Without giving too much away, I did like some the metaphorical aspects to this movie. Jason not being able to tell Lisa what his screenplay is about is one. The crack in the wall of his apartment is another. Even the title of the movie is really another one and this one really includes a few different aspects to the movie. I found all of this to be cleverly done.

Something I brought up earlier was the limited cast. I don’t really know if you need that many more extras to really flesh this out, aside from making the apartment building look more lived in. I can understand story-wise why you don’t need to as well. Barrett does a solid job at seeming nervous or unstable from the beginning. I chalked it up to the pressure of getting this screenplay done, but the more we learn, the more you can see there is more to this. His performance fit for me. Saul is also good as well. It takes time before she shows up, but she really becomes important for the ending. She is also quite attractive, which never hurts. There really are just 2 other actresses that come in right at the end and they were fine as well. Also, shout out to the cat in the movie.

Next would be the cinematography and the effects. For the former, I think that the movie does a solid job here. There is a brief glimpse of something in the beginning and then at the reveal, it all makes sense. I think how this was shot was solid and there were no issues there for me. As for the effects, we don’t get a lot of them. There is a bit of CGI. I’m not usually a fan as most will know, but I think how it is used here is good. The practical effects for things later in the movie were solid as well. Overall I’d say I’m positive for this aspect to the movie.

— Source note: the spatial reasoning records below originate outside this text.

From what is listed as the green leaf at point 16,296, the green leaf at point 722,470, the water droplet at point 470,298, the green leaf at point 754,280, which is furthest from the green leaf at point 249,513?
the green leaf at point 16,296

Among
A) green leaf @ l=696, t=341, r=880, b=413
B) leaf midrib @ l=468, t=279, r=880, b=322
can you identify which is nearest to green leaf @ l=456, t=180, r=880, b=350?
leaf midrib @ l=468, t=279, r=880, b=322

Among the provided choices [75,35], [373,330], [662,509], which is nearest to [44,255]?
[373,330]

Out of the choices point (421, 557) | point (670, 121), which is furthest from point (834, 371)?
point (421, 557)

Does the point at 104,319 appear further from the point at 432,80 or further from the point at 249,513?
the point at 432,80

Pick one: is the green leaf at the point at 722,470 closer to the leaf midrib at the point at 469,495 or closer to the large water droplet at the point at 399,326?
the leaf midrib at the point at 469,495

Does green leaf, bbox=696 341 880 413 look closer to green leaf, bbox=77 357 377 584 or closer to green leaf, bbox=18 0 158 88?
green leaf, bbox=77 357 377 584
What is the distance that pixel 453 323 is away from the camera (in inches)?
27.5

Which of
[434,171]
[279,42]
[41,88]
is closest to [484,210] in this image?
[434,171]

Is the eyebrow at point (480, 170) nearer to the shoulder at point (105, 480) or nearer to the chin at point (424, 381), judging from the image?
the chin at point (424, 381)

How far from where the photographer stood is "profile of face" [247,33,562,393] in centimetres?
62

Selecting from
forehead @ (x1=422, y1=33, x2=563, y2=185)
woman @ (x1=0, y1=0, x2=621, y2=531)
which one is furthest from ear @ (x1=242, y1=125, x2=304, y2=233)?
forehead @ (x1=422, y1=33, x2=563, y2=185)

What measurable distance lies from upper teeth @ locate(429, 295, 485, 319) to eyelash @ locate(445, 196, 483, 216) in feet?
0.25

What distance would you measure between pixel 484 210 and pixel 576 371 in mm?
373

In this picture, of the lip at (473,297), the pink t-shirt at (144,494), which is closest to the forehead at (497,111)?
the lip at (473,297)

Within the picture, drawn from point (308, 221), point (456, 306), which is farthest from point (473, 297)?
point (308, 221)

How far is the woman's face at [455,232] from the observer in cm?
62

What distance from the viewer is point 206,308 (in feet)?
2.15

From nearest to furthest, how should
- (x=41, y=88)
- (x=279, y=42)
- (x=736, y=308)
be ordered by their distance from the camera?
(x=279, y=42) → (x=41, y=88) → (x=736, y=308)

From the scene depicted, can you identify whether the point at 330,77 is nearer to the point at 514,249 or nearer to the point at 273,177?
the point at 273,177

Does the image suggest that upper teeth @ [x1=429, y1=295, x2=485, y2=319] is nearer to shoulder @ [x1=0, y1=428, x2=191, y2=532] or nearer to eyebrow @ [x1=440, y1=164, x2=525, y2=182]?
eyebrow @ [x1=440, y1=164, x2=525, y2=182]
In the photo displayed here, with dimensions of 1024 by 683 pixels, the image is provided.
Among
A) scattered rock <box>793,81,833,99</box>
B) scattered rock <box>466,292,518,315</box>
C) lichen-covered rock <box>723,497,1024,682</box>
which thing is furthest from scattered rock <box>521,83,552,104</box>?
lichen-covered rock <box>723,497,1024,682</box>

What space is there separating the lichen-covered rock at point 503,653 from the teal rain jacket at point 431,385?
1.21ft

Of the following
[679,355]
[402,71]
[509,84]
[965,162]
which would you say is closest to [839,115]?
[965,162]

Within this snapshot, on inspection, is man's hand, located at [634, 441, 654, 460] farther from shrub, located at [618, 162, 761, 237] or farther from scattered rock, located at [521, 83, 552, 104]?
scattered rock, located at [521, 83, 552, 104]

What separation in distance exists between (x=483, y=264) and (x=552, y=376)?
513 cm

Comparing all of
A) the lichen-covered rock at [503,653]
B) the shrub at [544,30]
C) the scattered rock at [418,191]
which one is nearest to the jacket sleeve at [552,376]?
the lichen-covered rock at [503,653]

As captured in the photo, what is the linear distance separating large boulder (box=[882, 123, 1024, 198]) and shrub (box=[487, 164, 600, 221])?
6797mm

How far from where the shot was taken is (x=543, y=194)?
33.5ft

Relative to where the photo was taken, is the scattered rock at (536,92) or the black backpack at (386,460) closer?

So then in conclusion here, this is a movie that is taking a concept that we’ve seen before and then doing something a bit different with it. This is really carried by Barrett as his portrayal of Jason, but I also think that Saul comes in strong once her character is introduced. I like where the movie takes us and the grander implications by the end of it. The cinematography and the effects are solid. The soundtrack did stand out a few times for me, building up that creepy vibe the movie needed. If I did have any issues, it might run a tad too long. There are some things that get a bit repetitive and I don’t think it would hurt the product to trim. Overall I would say this is an above average movie. If you like unreliable narrator movies, I would give this a go.

My Rating: 7 out of 10 Open Your Eyes is available now to Rent or Buy on VOD.